Using Automation to Match Today’s Clinical Trial Recruitment Methods

Article

A look at the evolution of clinical trial recruitment, challenges the industry still faces, and how it can use automation to enhance enrollment efforts.

Subject recruitment remains a big topic in clinical trials. The clinical trial recruitment industry has changed for the better; however, these changes have also come with their own sets of challenges. In this article, I will discuss the clinical trial recruitment industry evolution, the challenges this evolution has imposed on study sites, and how Sponsors can leverage automation and technology to enhance clinical trial recruitment and enrollment efforts from external sources.

The evolution of clinical trial recruitment

The early days of clinical trial recruitment involved relying on selecting sites that had patient populations in their patient base that fit a study's inclusion/exclusion criteria , and additional study promotion included letters to other physicians and flyers. More advanced recruitment methods included television and radio ads. This approach was successful during the Big Pharma blockbuster days when markets for therapeutic indications were wide open without many competitive medical products (making clinical trial inclusion/exclusion criteria relatively broad); in other words, obtaining a high volume of patients would likely result in a higher number of enrolled subjects because study design was less stringent.

Nowadays, sponsors have to compete in an overcrowded clinical trial arena to find the right subjects for their highly targeted and stringent study designs. Some Sponsors that target rare diseases are partnering with nonprofit organizations and patient advocates, whereas most are leveraging electronic medical records (EMRs), and search technologies to query patient data to forge better-targeted protocols, as well as to generate patient referrals from sources internal to study sites -- and such methods are effective.

For recruitment from external sources, sponsors have relied heavily on social media and online ads with precise targeting methodologies. While such methods generate more targeted patient profiles for a better return on investment (ROI), the approach comes with its challenges, which often burden study sites.

The challenges of clinical trial recruitment from external sources

While external online sources are great at generating many patient leads targeted to a study's inclusion/exclusion criteria, the method often results in several challenges:

  • Patients coming from online sources by default are not engaged; hence, when they receive calls from research staff, they are unaware of why they are being called.
  • Online prescreeners are often not accurate, as patients usually do not understand the questions, or do not care much about answering them honestly.
  • When leads are entered in a portal by a recruitment firm, study sites have to deal with pre-screening many subjects, who often don't respond to outreach activities. Correspondingly, study sites become overwhelmed and deprioritize studies that require a significant effort without enrollment results.

Figure 1 visualizes this process.

Combining these challenges results in recruitment advertising investments going to waste.

Figure 1: Issues with External Recruitment Activities and Efforts

Improving efficiency and engagement in recruitment: automation

In my experience, I've found that automation (and some thought in execution) can be incorporated to improve the efficiency of processing leads and enhancing the chances of enrollment. Many customer relationship management (CRM) technologies exist today and are relatively inexpensive for study sites and sponsors to use when processing patient leads.

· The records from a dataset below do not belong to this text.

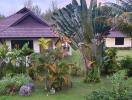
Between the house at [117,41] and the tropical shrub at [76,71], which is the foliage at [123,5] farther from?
the house at [117,41]

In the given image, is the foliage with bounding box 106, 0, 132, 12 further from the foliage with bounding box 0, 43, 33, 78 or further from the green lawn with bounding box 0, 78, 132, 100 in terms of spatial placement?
the foliage with bounding box 0, 43, 33, 78

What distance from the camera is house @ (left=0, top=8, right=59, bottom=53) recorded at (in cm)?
2581

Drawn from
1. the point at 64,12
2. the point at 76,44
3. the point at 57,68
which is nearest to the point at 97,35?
the point at 76,44

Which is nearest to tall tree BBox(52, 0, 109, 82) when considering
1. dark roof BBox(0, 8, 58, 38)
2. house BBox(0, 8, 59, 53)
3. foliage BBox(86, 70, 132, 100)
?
foliage BBox(86, 70, 132, 100)

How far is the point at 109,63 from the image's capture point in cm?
1833

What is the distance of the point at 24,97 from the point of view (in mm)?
12289

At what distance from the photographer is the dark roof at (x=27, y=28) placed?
2588 centimetres

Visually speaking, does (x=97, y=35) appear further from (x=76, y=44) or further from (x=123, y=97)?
(x=123, y=97)

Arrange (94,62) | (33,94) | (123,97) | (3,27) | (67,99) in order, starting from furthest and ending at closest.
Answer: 1. (3,27)
2. (94,62)
3. (33,94)
4. (67,99)
5. (123,97)

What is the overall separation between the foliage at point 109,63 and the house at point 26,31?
784 cm

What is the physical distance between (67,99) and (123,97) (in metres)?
3.09

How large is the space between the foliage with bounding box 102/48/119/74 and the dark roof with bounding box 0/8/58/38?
8065 mm

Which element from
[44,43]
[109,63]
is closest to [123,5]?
[44,43]

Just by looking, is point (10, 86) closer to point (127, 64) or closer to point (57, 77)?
point (57, 77)
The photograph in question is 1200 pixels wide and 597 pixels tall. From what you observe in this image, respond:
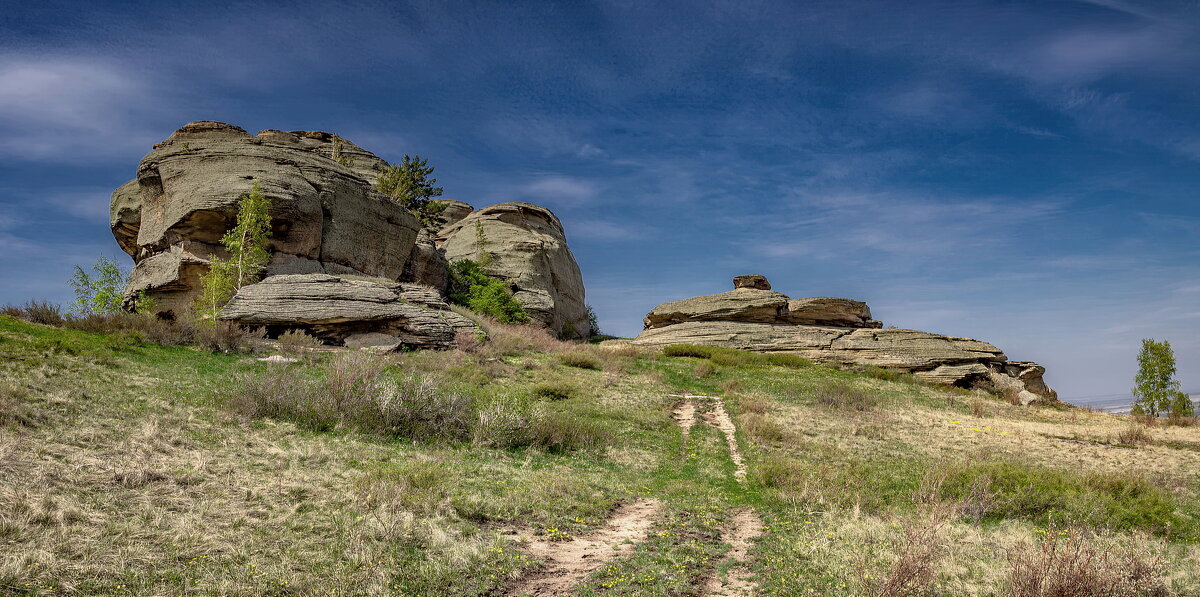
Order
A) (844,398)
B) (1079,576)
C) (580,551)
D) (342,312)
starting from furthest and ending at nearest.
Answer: (342,312), (844,398), (580,551), (1079,576)

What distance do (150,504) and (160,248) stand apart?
111ft

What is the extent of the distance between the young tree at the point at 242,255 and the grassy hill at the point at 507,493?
1095 centimetres

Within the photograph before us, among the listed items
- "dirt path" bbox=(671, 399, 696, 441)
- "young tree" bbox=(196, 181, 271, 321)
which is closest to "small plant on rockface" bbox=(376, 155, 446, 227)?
"young tree" bbox=(196, 181, 271, 321)

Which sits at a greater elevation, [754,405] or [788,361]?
[788,361]

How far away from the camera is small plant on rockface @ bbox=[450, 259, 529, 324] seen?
42.6 meters

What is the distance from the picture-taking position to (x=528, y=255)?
5044cm

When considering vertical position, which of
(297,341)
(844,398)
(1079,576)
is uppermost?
(297,341)

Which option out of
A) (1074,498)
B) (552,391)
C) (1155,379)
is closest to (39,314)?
(552,391)

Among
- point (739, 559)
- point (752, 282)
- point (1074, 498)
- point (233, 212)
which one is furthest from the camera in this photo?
point (752, 282)

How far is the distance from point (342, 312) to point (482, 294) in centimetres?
1804

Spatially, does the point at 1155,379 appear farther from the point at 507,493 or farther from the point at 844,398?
the point at 507,493

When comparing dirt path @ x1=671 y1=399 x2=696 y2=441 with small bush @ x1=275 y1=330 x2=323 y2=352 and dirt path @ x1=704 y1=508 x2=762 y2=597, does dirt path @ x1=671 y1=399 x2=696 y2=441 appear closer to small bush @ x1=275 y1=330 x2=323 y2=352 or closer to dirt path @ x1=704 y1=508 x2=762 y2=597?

The most significant benefits CRM technologies offer are the ability to automate communications and organize leads for easy processing. For example, when a lead is generated from online sources, they integrate directly into a CRM, which automatically sends text messages and emails, and has calling and voicemail drop functionalities to ease the burden on coordinators. Sending more information regularly to patients before calling them makes them more aware of the study and prepared to take a phone call from a research coordinator. A useful tip includes recording the PI's voice on voice mail drops for better patient engagement.

Ditching the online pre-screening questionnaire is a good idea, as they don't offer much value, to begin with, as they burden patients, are inaccurate, and are often repeated during phone pre-screens. Dropping the online prescreeners helps facilitate more leads for phone pre-screens. Figure 2 illustrates this process. Incorporating automation in processing recruitment leads results in:

  1. More engaged and interested patients, who are aware of the clinical trial
  2. Higher response rates to voicemails, texts, and emails
  3. Higher phone pickup rates during pre-screening calls
  4. Lower no-show rates during in-person screening visits

Figure 2: Automation in Lead Generation to Screening

Today's recruitment methods require today's technologies

New methods of external recruitment have significantly improved the productivity of finding more targeted patient leads during clinical trial recruitment. However, utilizing antiquated procedures to process patient leads is not compatible with the volumes that novel recruitment methodologies generate. Equipping study sites and recruitment personnel with innovative CRM technologies enables them to improve their efficiency in a way that matches novel recruitment procedures.

Moe Alsumidaie, MBA, MSF, is a thought leader and expert in the application of business analytics toward clinical trials, and Editorial Advisory Board member for and regular contributor to Applied Clinical Trials.